In May, the U.S. Department of Health and Human Services published a final rule on Section 1557’s protections against discrimination in health care that was scheduled to take effect this summer. The APHA-supported rule would have protected LGBTQ+ people and others against sex or gender identity discrimination in health care, but was blocked in district court in July. Public health advocates condemned the delay.
Policy is not the sole source of unequal treatment in health care settings. Stereotyping, biases and uncertainty on the part of health care providers can also contribute to health inequities, according to the report.
“The first thing to do is to think about how we practice and to recognize that we have unconscious bias,” Guilamo-Ramos said. “We oftentimes are too eager to focus on whatever the standard is, without questioning that perhaps that standard, that guideline, that algorithm — is it really in alignment with the populations that are furthest from the elimination of the inequity?”
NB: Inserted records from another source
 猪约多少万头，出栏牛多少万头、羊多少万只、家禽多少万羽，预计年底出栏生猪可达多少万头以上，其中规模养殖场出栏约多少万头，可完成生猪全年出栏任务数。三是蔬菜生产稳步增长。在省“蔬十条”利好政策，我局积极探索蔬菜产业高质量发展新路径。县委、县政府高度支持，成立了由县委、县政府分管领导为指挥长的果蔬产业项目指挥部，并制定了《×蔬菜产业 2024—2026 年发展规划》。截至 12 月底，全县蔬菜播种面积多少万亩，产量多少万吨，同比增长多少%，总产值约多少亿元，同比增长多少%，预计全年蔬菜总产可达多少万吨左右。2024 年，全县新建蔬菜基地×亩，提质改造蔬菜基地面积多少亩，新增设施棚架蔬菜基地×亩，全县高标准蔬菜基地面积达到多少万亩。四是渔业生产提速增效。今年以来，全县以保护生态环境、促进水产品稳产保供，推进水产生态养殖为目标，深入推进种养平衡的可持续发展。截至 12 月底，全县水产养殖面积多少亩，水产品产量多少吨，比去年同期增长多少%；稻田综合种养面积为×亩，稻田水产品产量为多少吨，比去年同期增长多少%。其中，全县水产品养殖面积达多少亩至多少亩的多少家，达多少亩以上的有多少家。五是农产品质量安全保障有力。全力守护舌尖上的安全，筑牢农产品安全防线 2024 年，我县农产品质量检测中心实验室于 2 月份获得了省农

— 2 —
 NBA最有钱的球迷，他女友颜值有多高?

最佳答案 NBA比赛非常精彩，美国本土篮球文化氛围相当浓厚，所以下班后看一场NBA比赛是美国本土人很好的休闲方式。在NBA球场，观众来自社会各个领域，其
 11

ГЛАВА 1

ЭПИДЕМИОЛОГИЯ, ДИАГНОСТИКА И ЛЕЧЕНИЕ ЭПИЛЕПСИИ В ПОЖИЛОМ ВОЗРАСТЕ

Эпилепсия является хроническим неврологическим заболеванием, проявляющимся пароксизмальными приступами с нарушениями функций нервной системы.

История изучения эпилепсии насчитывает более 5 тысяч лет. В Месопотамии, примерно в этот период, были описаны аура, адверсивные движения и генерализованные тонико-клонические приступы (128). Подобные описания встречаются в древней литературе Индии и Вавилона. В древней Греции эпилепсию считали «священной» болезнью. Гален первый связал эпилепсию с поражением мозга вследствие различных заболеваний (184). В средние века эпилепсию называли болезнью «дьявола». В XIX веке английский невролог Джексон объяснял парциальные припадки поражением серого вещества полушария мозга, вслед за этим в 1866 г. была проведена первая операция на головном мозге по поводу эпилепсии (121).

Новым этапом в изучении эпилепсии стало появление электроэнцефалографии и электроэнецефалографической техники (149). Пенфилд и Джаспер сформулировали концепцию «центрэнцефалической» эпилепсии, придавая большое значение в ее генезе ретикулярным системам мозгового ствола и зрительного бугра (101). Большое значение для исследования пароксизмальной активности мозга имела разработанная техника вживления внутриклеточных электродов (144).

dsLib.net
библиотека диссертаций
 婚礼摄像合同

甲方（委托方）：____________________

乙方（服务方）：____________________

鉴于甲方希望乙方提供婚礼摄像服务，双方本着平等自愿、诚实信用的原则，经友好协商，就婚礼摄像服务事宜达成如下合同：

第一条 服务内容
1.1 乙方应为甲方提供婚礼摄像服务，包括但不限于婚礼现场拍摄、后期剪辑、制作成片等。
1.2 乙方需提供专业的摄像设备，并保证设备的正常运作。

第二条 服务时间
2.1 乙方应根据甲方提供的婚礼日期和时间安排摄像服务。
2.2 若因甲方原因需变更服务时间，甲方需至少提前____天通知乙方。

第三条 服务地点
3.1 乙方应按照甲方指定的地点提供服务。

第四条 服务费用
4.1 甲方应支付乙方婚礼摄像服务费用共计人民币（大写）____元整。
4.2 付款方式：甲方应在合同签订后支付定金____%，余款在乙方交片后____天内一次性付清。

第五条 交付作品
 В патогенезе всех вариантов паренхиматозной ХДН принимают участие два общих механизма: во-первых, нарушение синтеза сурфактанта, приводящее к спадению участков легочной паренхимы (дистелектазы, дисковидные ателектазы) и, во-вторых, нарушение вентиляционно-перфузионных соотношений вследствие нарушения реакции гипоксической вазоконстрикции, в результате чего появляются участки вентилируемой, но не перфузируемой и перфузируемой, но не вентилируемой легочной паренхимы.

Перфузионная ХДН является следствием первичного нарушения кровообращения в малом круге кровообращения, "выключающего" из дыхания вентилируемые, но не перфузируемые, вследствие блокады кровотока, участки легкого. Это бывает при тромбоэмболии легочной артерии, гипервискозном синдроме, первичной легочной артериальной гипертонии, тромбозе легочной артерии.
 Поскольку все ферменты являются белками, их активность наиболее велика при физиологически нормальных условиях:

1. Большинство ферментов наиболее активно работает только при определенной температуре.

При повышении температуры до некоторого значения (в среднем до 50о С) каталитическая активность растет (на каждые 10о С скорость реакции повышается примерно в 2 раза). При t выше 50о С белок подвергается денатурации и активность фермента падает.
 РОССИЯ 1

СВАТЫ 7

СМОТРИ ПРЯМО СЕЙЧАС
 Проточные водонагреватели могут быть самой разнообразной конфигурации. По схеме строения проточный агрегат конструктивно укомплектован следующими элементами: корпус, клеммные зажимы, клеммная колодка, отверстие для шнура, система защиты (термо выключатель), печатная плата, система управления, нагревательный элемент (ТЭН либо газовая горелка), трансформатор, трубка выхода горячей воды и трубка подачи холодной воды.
The report also called for better collection of data on patient race, ethnicity and preferred language; increased funding for programs proven to improve health care access and quality; investments in research that can identify successful interventions; and increased resources to enforce civil rights statutes and address complaints.
“Many of the tools needed to reach these goals are already available and need to be fully used,” committee co-Chair Jennifer DeVoe, professor and chair of family medicine at Oregon Health and Science University, said in a news release. “And with concerted national effort and adequate resources, the health care system can be transformed to deliver high-quality, equitable care to all.”